§ Zitierter Abschnitt:
**********
Kinder unter 14 Jahren, welche aus der Kirche austreten (gemeinsam mit den Eltern oder auf Veranlassung der Eltern oder sonstiger Erziehungsberechtigter), ziehen sich die Exkommunikation nicht zu, weil die Geschlechtsunreifen von den poenae latae sententiae nicht getroffen werden (c. 2230). Des öftern wird die Ansicht vertreten, daß im Strafrecht hinsichtlich des Eintritts der Pubertät zwischen Knaben und Mädchen kein Unterschied gemacht werden müsse und daß für beide das vollendete 14. Lebensjahr gelte.

II. Staatliche Zulassung.

Einen andern Standpunkt als die katholische Kirche nimmt der moderne Staat ein. Er legt dem Kirchenaustritt nichts in den Weg. Freilich ist er erst schrittweise zu dieser Haltung gekommen. Zuerst glaubte er den Übertritt von einem christlichen Bekenntnis zum andern nicht hindern zu sollen. So der einseitig konfessionelle wie der paritätische Staat. Wohl setzt jeder Obertritt theoretisch einen Austritt aus dem bisherigen Bekenntnis voraus, aber der Austritt muß nicht notwendig einen Übertritt im Gefolge haben. Der Ausgetretene will vielleicht religionslos oder gottlos bleiben oder wenigstens keinem christlichen Bekenntnis oder keiner christlichen "Kirche" angehören ("Dissident"). Das war dem Staat früher etwas Unbekanntes. Jeder Staatsbürger sollte Mitglied einer Kirche sein. Der Staat wollte ein christlicher Staat sein, welcher die destruktiven Tendenzen des religiösen Nihilismus fürchtete. Er stützte sich auf die christlichen Kirchen und stattete sie mit mannigfachen Vorrechten aus.
**********
§ Zu prüfende Daten:
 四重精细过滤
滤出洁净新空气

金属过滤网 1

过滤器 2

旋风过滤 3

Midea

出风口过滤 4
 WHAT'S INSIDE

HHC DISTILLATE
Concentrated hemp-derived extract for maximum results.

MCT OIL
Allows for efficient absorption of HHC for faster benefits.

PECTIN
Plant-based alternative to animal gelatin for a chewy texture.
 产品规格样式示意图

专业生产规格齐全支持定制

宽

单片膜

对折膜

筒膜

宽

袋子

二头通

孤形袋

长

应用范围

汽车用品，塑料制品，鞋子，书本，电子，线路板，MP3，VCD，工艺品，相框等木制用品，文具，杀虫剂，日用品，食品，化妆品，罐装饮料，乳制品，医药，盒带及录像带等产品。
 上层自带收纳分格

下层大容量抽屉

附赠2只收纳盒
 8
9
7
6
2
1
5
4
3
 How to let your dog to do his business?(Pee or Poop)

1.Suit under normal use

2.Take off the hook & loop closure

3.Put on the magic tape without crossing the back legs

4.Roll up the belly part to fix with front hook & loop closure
**********
§ Zu erledigende Aufgaben:
**1)** Warum ziehen sich Kinder unter 14 Jahren nach dem Text über den Kirchenaustritt die Exkommunikation nicht zu, wenn sie aus der Kirche austreten?
**2)** Schreibe aus dem Text über den Kirchenaustritt den Abschnitt ab, der bei den Worten „Kinder unter 14“ beginnt und nach den Worten „14. Lebensjahr gelte.“ endet.

§ Lösungen:
**1)** Die Geschlechtsunreifen werden von den poenae latae sententiae nicht getroffen (c. 2230).

**2)**
Kinder unter 14 Jahren, welche aus der Kirche austreten (gemeinsam mit den Eltern oder auf Veranlassung der Eltern oder sonstiger Erziehungsberechtigter), ziehen sich die Exkommunikation nicht zu, weil die Geschlechtsunreifen von den poenae latae sententiae nicht getroffen werden (c. 2230). Des öftern wird die Ansicht vertreten, daß im Strafrecht hinsichtlich des Eintritts der Pubertät zwischen Knaben und Mädchen kein Unterschied gemacht werden müsse und daß für beide das vollendete 14. Lebensjahr gelte.